## Aim of the exercise
Reproduce, word for word, the portion of the indenture excerpt below starting at "Subject to the" and ending at "Persons Deemed Owners.".
┌─ Selected extract
Interest on Securities of any series that bear interest may be paid by mailing a check to the
address of the person entitled thereto as such address shall appear in the Security Register.
Subject to the foregoing provisions of this Section and Section 3.5, each Security delivered
under this Indenture upon registration of transfer of or in exchange for or in lieu of any other
Security shall carry the rights to interest accrued and unpaid, and to accrue, which were carried
by such other Security.
Section 3.8 Persons Deemed Owners.
Prior to due presentment of a Security for registration of transfer, the Company, the Trustee
and any agent of the Company or the Trustee may treat the Person in whose name such Security is
registered as the owner of such Security for the purpose of receiving payment of principal of (and
premium, if any), and (subject to Sections 3.5 and 3.7) interest on and Additional Amounts with
respect to, such Security and for all other purposes whatsoever, whether or not such Security be
overdue, and neither the Company, the Trustee nor any agent of the Company or the Trustee shall be
affected by notice to the contrary.
None of the Company, the Trustee, any Authenticating Agent, any Paying Agent, the Security
Registrar or any co-Security Registrar will have any responsibility or liability for any aspect of
the records relating to or payments made on account of beneficial ownership interests of a Security
in global form or for maintaining, supervising or reviewing any records relating to such beneficial
ownership interests and each of them may act or refrain from acting without liability on any
information relating to such records provided by the Depositary.
└─
┌─ Record list
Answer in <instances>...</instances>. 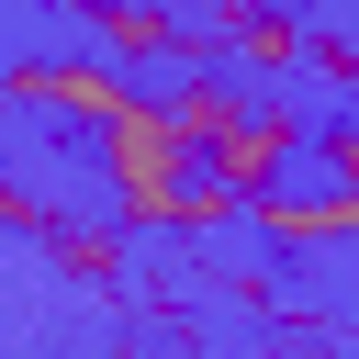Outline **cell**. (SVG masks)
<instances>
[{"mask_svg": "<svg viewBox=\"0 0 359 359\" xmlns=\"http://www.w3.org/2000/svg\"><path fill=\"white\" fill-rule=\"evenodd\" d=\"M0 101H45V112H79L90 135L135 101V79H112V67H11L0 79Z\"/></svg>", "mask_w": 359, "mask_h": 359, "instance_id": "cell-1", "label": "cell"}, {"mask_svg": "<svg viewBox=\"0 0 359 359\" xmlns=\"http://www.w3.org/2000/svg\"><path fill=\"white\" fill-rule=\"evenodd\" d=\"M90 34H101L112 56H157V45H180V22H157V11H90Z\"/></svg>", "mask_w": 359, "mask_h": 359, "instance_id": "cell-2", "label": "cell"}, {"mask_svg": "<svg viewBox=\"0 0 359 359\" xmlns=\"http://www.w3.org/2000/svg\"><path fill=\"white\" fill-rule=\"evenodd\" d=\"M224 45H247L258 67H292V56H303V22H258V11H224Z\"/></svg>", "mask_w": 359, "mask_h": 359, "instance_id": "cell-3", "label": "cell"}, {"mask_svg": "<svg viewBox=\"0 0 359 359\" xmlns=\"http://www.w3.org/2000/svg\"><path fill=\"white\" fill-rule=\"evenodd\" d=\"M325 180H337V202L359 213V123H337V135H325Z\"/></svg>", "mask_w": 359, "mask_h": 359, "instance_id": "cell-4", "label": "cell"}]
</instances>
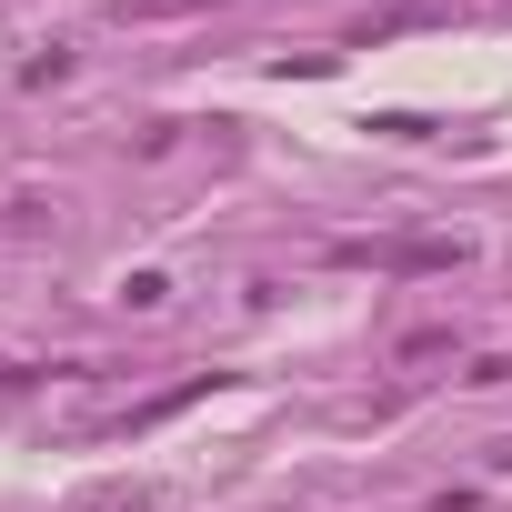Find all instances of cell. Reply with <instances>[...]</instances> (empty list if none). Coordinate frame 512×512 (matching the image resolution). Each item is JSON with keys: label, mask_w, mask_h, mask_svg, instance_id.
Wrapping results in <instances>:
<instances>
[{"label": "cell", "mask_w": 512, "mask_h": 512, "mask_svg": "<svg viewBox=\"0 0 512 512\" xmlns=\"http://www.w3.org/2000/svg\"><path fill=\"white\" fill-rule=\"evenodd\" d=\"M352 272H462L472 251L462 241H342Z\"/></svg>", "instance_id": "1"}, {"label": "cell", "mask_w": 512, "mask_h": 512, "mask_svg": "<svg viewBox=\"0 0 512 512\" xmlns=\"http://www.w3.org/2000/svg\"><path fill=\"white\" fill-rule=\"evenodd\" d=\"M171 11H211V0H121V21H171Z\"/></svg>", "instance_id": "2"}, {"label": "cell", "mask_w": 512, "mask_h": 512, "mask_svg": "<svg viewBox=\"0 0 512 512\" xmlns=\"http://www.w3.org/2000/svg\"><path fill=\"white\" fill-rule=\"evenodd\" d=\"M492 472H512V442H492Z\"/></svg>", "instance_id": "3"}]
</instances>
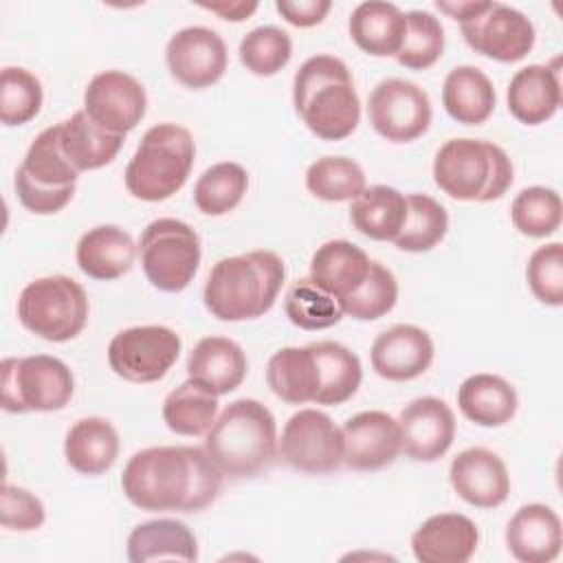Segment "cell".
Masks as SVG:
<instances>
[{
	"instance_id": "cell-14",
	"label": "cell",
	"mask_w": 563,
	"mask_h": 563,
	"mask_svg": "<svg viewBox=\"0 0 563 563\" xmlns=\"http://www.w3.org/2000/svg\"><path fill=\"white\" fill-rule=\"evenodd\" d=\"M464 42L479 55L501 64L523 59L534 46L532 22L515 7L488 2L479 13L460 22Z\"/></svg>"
└─
## Correct response
Subject to the foregoing provisions of this Section and Section 3.5, each Security delivered
under this Indenture upon registration of transfer of or in exchange for or in lieu of any other
Security shall carry the rights to interest accrued and unpaid, and to accrue, which were carried
by such other Security.
Section 3.8 Persons Deemed Owners.